**** Data for the task ****

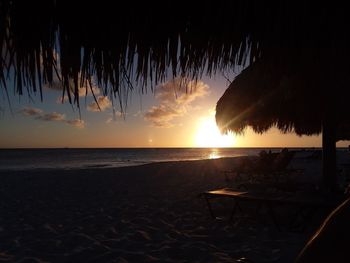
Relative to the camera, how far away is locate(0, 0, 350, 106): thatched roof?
1357 mm

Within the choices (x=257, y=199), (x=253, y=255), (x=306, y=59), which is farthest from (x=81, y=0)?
(x=257, y=199)

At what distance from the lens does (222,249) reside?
12.4 ft

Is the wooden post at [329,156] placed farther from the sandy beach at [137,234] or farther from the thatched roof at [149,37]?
the thatched roof at [149,37]

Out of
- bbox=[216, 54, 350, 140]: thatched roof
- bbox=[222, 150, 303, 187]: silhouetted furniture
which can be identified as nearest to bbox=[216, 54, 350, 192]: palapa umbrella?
bbox=[216, 54, 350, 140]: thatched roof

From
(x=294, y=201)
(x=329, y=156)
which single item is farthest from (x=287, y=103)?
(x=294, y=201)

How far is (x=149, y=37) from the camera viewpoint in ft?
5.38

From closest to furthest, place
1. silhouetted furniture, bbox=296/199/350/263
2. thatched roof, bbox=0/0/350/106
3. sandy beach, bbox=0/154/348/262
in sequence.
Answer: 1. silhouetted furniture, bbox=296/199/350/263
2. thatched roof, bbox=0/0/350/106
3. sandy beach, bbox=0/154/348/262

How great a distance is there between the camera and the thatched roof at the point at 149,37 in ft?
4.45

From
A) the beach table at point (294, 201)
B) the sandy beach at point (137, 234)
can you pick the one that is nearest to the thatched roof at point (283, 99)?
the beach table at point (294, 201)

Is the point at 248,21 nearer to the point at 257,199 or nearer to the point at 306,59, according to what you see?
the point at 306,59

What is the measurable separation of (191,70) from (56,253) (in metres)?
2.91

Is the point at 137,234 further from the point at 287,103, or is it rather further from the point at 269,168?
the point at 269,168

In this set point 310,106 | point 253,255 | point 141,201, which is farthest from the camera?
point 141,201

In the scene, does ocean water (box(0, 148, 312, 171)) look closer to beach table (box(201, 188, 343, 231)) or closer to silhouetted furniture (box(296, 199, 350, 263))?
beach table (box(201, 188, 343, 231))
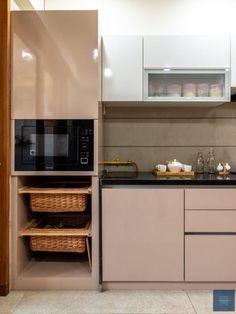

****

Task statement: Please copy word for word the rows from the line containing "Is the point at 137,234" through the end of the rows, including both of those ends. Leave the pictures out of your answer.

Exercise answer:
Is the point at 137,234 further from the point at 287,103, or is it rather further from the point at 269,168?
the point at 269,168

In this set point 310,106 | point 253,255 | point 141,201, which is farthest from the camera?
point 141,201

In the scene, does ocean water (box(0, 148, 312, 171)) look closer to beach table (box(201, 188, 343, 231)) or closer to silhouetted furniture (box(296, 199, 350, 263))?
beach table (box(201, 188, 343, 231))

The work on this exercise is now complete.